● **SUPPLIED ENTRIES**:

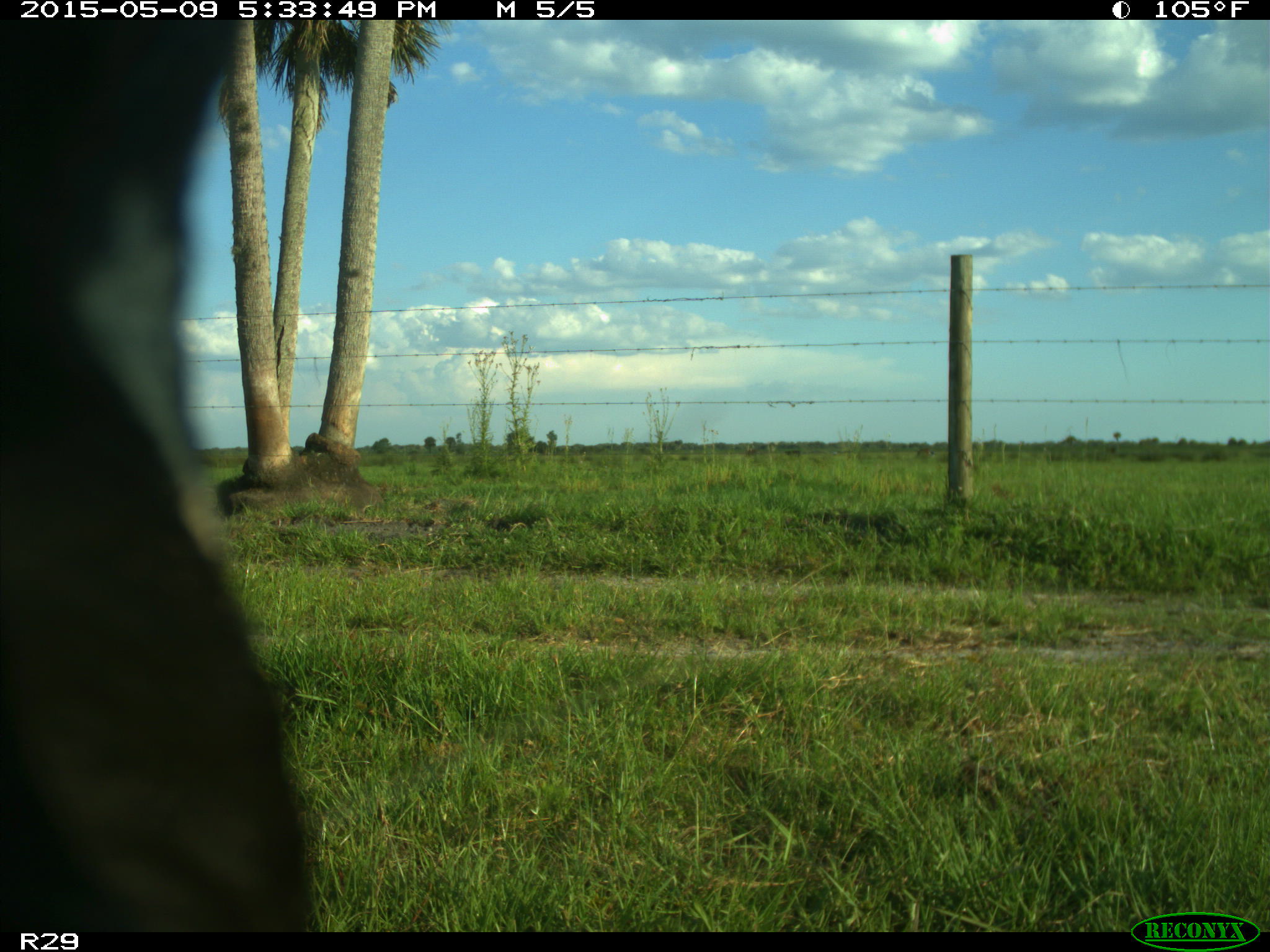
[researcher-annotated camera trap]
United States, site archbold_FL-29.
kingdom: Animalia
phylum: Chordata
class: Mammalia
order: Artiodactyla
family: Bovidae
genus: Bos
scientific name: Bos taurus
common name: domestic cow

---

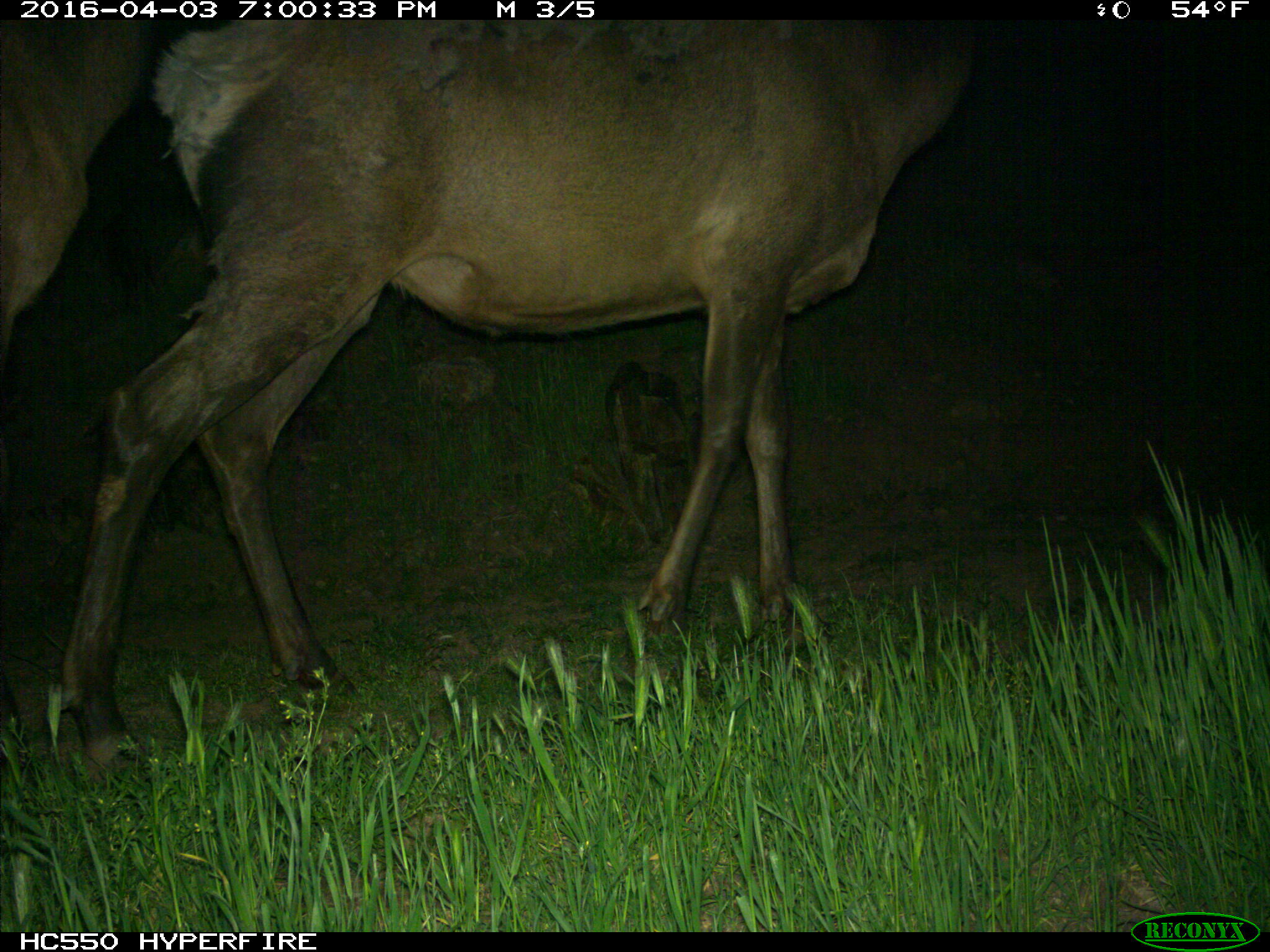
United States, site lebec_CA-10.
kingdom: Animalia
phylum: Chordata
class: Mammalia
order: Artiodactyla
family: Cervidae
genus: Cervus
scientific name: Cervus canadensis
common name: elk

...

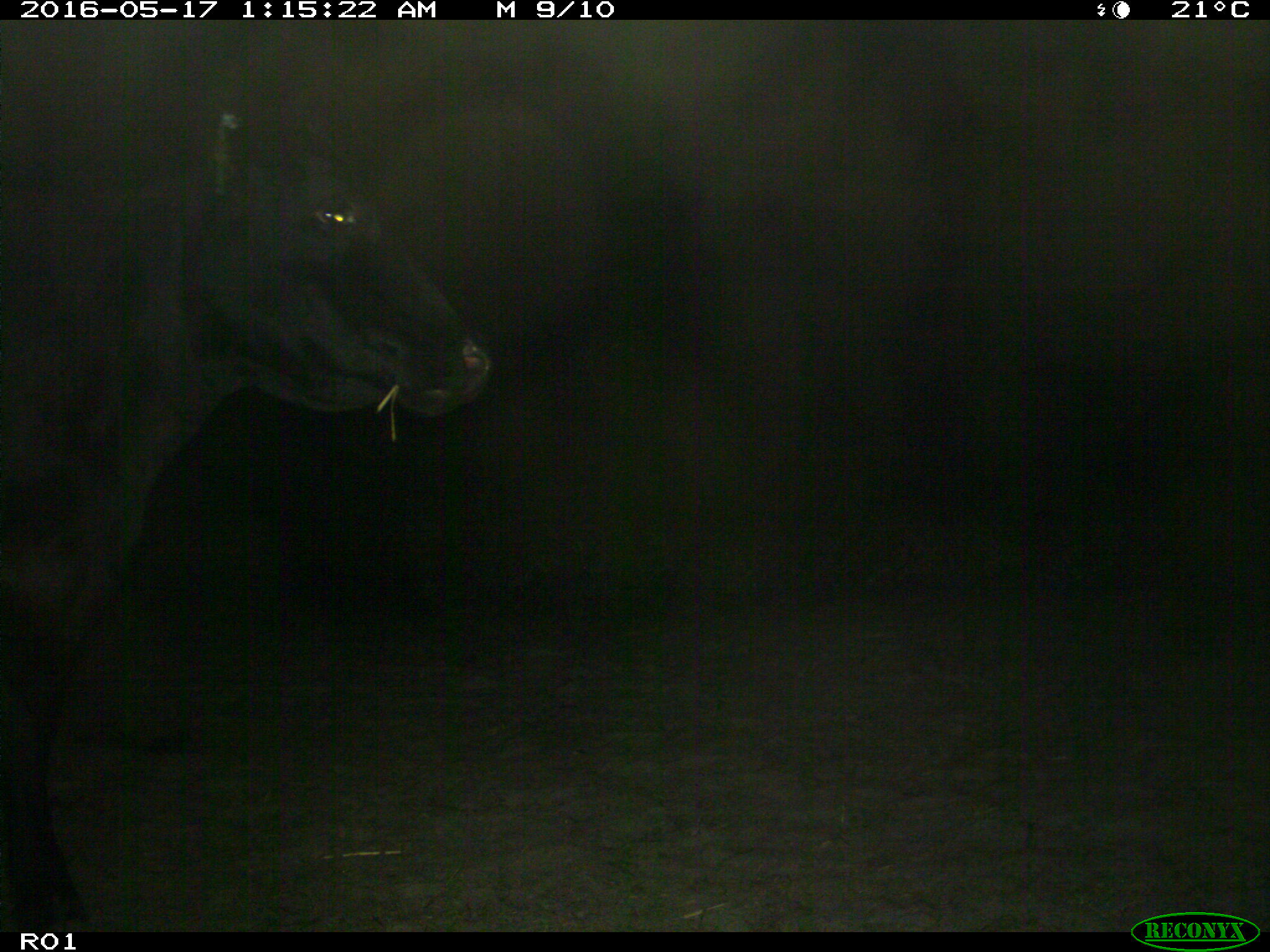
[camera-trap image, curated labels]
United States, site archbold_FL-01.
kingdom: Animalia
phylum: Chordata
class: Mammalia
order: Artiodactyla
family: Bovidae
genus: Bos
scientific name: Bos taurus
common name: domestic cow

● **WHAT YOU WILL DO**: Go through the material and select each line with the string "site" in it.

● **ANSWER BOX**:
United States, site archbold_FL-29.
United States, site lebec_CA-10.
United States, site archbold_FL-01.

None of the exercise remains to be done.